This was kind of a strange way to answer the OP's question, although I think you did answer it. I believe he was asking whether "solving NP" means "finding polynomial time solutions to NP problems" (the traditional way to "solve" P?=NP) or "creating machines that through quantum magic can simply plow through NP problems despite not having a polynomial time algorithm for them".

I think the OP assumes that a quantum computer would indeed be able to do this, but I don't know whether that premise is true or not. I have heard this question phrased often times as "Does P=NP still matter in a world of quantum computers?". As I am not an expert on either P=?NP or quantum computing, I have no idea.

So, given that, it seems you are affirming that you are referring to just the P?=NP question and not the "practical" question of whether we can get around this through other means (such as quantum computing).

Edit: revised first sentence since I now think you answered his question.

It certainly wasn't intended to be condescending, I just genuinely don't understand the question.

  > When we discuss solving whether P=NP,
  > are we talking about a theoretical
  > shortcut that allows us to not have
  > to calculate everything?

I can't find any way to answer this question. We are asking whether there is an algorithm that solves a problem in NPC in polynomial time.
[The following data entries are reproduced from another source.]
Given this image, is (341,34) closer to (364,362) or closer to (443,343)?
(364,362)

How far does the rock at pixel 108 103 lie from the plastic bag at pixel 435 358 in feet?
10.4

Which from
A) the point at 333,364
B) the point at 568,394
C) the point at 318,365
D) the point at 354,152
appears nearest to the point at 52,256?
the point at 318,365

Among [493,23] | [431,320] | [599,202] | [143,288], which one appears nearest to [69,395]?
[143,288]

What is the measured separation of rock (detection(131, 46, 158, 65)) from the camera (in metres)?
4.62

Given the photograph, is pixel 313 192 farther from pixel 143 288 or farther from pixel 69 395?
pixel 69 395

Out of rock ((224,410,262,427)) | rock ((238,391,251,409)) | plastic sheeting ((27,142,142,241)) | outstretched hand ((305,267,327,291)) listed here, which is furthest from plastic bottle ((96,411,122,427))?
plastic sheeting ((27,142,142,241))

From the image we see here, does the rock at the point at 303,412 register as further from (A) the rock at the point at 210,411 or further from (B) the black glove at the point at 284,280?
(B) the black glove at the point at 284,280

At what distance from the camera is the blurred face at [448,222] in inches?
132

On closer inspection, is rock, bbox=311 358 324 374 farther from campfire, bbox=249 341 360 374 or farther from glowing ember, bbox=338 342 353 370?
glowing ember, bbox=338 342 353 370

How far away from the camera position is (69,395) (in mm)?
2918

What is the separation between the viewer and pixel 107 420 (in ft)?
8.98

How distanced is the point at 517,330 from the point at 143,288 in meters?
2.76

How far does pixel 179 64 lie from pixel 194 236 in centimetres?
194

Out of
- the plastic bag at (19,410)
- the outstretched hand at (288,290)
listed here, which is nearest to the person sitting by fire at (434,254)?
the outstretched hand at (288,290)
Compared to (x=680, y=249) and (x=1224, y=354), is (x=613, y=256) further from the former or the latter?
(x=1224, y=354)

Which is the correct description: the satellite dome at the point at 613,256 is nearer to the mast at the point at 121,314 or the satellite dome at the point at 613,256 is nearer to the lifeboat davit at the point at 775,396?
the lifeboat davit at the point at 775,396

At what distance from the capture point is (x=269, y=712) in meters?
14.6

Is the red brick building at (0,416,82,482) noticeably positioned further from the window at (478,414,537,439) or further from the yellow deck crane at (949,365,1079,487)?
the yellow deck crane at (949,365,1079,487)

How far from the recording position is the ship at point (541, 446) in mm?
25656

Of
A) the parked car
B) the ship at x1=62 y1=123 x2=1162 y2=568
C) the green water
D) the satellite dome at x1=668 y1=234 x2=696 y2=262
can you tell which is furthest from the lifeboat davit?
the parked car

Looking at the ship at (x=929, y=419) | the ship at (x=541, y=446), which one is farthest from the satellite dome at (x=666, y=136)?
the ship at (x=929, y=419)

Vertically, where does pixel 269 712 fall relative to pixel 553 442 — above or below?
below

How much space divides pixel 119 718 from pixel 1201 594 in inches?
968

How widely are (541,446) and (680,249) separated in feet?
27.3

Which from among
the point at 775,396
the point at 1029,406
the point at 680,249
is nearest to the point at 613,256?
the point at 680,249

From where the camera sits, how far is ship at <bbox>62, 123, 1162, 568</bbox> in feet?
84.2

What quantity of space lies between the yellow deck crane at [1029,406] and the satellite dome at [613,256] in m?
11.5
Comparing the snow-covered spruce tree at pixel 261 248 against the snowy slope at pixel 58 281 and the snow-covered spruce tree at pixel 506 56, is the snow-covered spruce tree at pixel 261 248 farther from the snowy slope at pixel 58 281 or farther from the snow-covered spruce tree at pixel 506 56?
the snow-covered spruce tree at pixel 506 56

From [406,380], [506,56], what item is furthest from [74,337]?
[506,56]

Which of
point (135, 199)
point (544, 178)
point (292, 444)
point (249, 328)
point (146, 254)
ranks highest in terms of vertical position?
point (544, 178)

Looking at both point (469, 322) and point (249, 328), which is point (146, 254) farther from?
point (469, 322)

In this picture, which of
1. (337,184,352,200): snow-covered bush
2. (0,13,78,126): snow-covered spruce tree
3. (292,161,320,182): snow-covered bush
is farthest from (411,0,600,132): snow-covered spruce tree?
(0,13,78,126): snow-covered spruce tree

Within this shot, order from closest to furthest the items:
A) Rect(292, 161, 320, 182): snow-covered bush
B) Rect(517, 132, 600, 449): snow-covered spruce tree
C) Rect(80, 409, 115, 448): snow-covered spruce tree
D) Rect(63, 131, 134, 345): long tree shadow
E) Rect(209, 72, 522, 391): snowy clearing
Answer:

I don't understand the question about a "theoretical shortcut," nor what it means not to have to "calculate everything." I am assuming there is a sensible question in the OP's mind, but it's not expressed in a way that makes sense to me. That's why I tried to state the question clearly and succinctly, to provide a basis for a follow-up question from the OP.

  > Or is it quantum computing that simply
  > allows us to efficiently just compute
  > everything because no shortcut is
  > likely to be discovered?

We're not talking about quantum computing, we are talking about classical algorithms.

Does that help?

I made a few edits to my original post as upon further reading (before you posted your reply), I did not find it condescending and in fact thought you did kind of answer him.

Also, I feel a little weird replying here since it was indeed the OP's question and not mine, but I'm kind of curious about this too now, so just know that this obviously just represents my own thoughts:

The OP's question was simply phrased in a non-mathematical way (something you will have to get used to if your goal is to teach this to people who are not familiar with this problem ;) ). By "talking about a theoretical shortcut that allows us to not calculate everything", I believe he means "finding an algorithm that allows us to not have to check every possible solution in the solution-space". Kind of how binary search is a "clever theoretical shortcut" to not have to check every index of an array. A lot of problems are exponential time because you end up having to check "basically" every possible permutation. So I think he's getting at "finding a polynomial algorithm" for the problem.

The second part then proceeds to ask whether you are considering the implications of quantum computing to this problem. I guess the answer you provided is "no", but now I would like to push you a little further as you want to write a website regarding this problem, and you seem to know a lot about it, and this is certainly a question I have heard a lot. Perhaps the answer is simply "quantum computing would not affect NP problems in any practical way", or "we just don't know", both of which would be perfectly satisfactory answers.

Thank you - useful feedback. I'll be looking to make changes to take your comments into account. It also gives me an excuse to get in touch with a friend who's working on quantum computing.

It's kind of a shame that it didn't get more upvotes, and hence the chance to be seen by more people. This feedback is exactly the sort of thing I was looking for. Oh well, never mind.